How to mic: Look at Harvey Gerst's enormous thread in the mic area of this forum. You can't miss it. I just brought it back to life a couple of days ago with a question, so you shouldn't have to search. He gives excellent starting points for micing just about every instrument imaginable. The electric guitar section even has some very nice illustrations.

As for recording direct: Although I've never had a chance to play with the POD, I can't imagine that it would beat the sound of a will mic'd amp. The speaker has a great deal to do with your amp's tone, and you're also capturing the air around the amp. That's awfully hard to simulate digitally if all you want is that rich, ballsy Les Paul tone.

I mentioned this in another thread recently, but my personal experience is that you can get some really nice clean guitar tones going direct - but I've never gotten a beautiful distorted tone that way.
 
Eurythmic, I agree with you 100%.

The POD folks will flame me for this, but I say this from experience. I have the POD Pro. Had it about a year now. I also have the Marshall JCM800 and 100 Watt Silver Jubilee half stacks.

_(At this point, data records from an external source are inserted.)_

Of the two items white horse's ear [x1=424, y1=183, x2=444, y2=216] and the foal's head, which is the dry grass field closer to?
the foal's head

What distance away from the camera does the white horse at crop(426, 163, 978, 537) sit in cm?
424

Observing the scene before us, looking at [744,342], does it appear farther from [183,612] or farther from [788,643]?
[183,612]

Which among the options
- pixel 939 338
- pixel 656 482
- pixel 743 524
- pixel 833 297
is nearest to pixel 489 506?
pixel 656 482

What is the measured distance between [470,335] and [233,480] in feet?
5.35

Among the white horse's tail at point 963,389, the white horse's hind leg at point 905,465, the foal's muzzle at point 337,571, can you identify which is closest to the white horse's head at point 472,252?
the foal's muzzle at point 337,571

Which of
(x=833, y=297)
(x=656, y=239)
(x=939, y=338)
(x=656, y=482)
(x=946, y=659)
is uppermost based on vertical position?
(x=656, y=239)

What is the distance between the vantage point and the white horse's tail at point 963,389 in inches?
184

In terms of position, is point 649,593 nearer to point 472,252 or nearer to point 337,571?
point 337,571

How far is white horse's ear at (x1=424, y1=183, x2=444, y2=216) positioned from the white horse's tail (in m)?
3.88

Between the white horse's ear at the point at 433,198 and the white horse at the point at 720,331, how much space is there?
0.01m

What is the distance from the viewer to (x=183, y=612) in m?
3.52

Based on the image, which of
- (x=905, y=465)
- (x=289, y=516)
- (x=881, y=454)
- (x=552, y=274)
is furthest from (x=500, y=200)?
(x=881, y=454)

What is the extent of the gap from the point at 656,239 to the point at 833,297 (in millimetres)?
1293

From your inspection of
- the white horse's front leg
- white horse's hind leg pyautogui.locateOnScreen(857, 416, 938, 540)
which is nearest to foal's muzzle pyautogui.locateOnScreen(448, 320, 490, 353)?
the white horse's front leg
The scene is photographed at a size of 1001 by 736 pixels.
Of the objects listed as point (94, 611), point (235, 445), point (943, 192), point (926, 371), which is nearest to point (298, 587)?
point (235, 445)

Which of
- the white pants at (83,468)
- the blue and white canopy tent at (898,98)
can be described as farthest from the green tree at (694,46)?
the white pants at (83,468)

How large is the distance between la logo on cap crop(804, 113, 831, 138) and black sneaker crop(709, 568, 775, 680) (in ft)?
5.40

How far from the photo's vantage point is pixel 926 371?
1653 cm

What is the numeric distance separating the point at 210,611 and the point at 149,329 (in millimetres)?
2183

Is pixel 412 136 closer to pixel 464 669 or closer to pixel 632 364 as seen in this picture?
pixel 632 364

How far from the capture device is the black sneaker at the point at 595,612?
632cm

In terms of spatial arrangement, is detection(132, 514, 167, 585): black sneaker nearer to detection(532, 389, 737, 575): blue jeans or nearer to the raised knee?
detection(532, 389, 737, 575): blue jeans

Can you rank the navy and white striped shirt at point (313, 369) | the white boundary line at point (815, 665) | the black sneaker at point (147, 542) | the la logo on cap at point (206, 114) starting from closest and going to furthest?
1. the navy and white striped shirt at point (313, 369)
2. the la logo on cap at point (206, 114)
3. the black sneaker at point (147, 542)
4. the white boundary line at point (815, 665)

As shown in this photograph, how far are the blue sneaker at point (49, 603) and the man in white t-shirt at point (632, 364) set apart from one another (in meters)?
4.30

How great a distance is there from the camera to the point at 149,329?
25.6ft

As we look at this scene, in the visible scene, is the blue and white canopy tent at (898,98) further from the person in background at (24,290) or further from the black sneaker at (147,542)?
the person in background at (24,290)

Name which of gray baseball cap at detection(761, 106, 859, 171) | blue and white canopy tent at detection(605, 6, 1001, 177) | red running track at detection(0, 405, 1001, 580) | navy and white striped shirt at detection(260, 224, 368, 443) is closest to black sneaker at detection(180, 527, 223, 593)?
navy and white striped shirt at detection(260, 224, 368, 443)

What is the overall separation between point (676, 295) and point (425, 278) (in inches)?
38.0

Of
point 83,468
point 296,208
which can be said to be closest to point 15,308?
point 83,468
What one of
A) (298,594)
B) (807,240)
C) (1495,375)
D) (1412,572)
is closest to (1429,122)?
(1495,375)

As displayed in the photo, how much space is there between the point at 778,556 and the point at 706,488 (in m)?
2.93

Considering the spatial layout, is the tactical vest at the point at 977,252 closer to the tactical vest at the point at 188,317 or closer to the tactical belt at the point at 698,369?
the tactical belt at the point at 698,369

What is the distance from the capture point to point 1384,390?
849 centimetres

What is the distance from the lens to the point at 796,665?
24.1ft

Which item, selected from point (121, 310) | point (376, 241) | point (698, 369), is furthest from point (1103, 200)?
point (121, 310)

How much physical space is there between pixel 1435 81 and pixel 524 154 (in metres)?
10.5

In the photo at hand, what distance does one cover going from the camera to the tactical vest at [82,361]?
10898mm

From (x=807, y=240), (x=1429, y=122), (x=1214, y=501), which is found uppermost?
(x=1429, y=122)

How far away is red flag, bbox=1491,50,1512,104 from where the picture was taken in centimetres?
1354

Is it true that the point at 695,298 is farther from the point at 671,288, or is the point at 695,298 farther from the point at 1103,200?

Everyone is entitled to their opinion so please let me be unhappy with the POD.

The POD sound FOR ME is most effective when used in a doubling approach along with the half stacks that are mic'd. That is a real mic'd setup on one track, the POD for the doubled performance on another separate track. Then I like it. Otherwise it doesn't cut it. The doubled track is always screaming for something very different to stand out, and the POD does that. I could never use it alone or for solos.

I love Kings X. I have since 1989. Ty Tabor was the template for guitar tones for years in my world. He uses the POD completely on their new CD. I hate this new sound although I love the CD. He swears by it. I'm too insignificant to be questioning Ty Tabor and thats not what I'm doing. Just stating what I like and that I had the same experience as you, trying to get usable tones. I hear the POD overtones big-time on the new CD. Thats what bugs me. IMHO he needs to get the Lab or Mesa amps out of storage. If you listen to Gretchen Goes to Nebraska" and then the new CD, its tough to compare. It must be that I'm missing something or its probably that I just don't care for those sound colors regardless of the modeling. I know its fine for others and I respect that.

Like I said above, I have found uses for it but only when doubled when mic'd amps are also used.

I use a SM57 most of the time on Marshall cabinets and have never been disappointed. The body of the track of a mic'd cabinet jumps out. The POD just kinda sits there. It doesn't move air. I think its coming soon but its not here all the way yet.

I also use Royer ribbon mics for micing cabinets that are incredible.

I need the sound for inspiration. I rarely have that when using the POD alone.

For the religious POD folks..... I'm not one of those people that trashes something without trying it and learning it first. I feel I gave it honest effort. As an additional studio tool it certainly comes in handy, but that over the top distortion sound makes me want to quit playing for some reason.